Mainly, you need to split the weights into up and down.

[47]:

proj_list = cubic_projection_info(log)
weights = cubic_projection_weights(log, proj_list)
weights_up = weights[:int(len(weights) / 2)]
weights_down = weights[int(len(weights) / 2):]

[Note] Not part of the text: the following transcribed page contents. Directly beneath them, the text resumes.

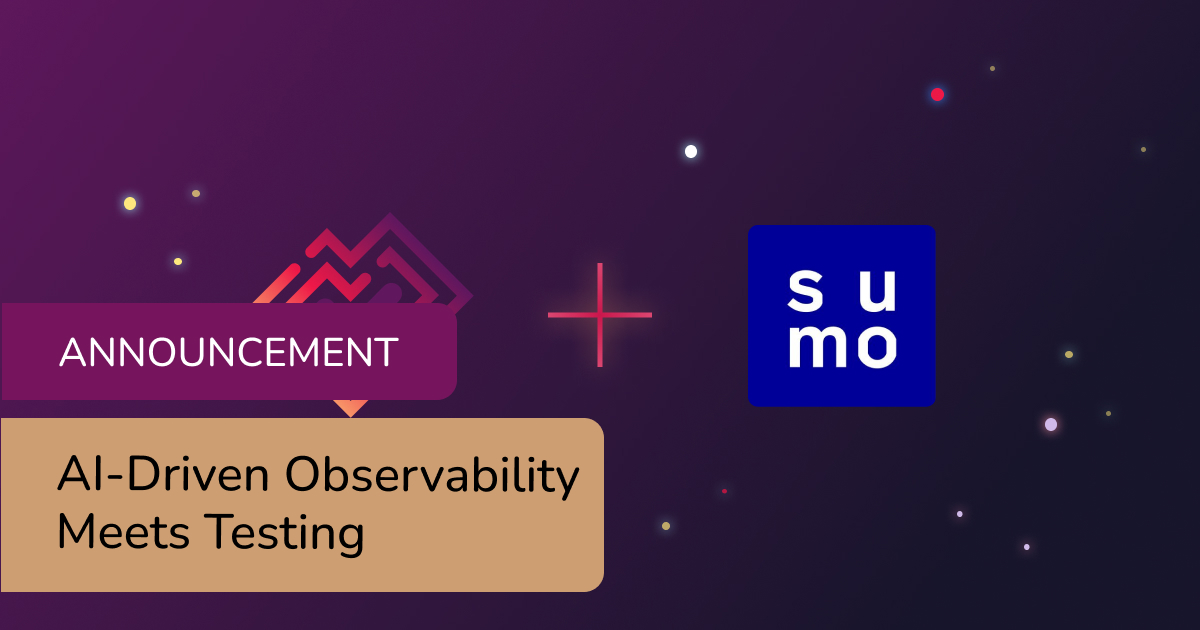 ANNOUNCEMENT

AI-Driven Observability Meets Testing

su
mo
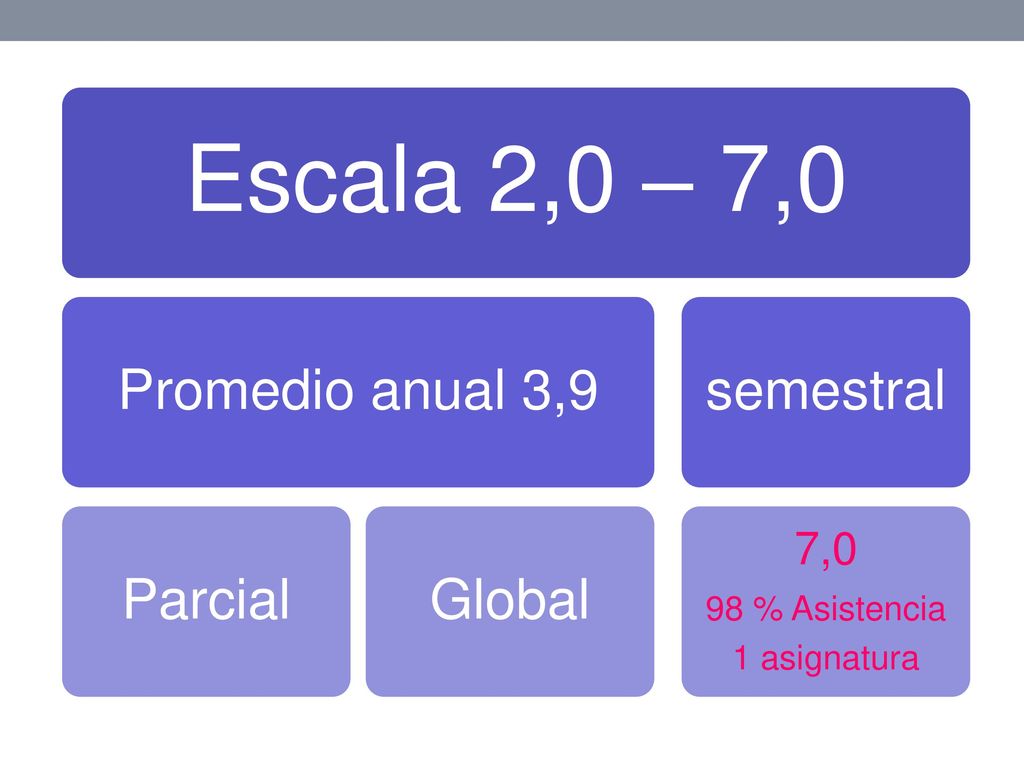 Escala 2,0 – 7,0

Promedio anual 3,9

semestral

Parcial

Global

7,0
98 % Asistencia
1 asignatura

Then plotting can go as usual.

[48]:

dos_up = DoS(energies=log.evals[0][0], units='AU', label="Total")
dos_down = DoS(energies=log.evals[0][1], units='AU', label="Total")

[49]:

dos_up.append(energies=array([log.evals[0][1]]), units='AU',
              norm=[[x['C']['s'] for x in weights_up]], label="Cs")
dos_down.append(energies=array([log.evals[0][1]]), units='AU',
                norm=[[x['C']['s'] for x in weights_down]], label="Cs")

[50]:

p = figure()
for i, k in enumerate(dos_up.labels):
    color = Category10[10][i % 10]
    p.line(dos_up.get_curves()[k].x, -1 * dos_up.get_curves()[k].y, line_color=color, legend_label=k)
    p.line(dos_down.get_curves()[k].x, dos_down.get_curves()[k].y, line_color=color)
show(label_fig(p))

However, in the O(N) mode there are a few minor changes that need to be done to BigDFT to enable this, so this is still TBD.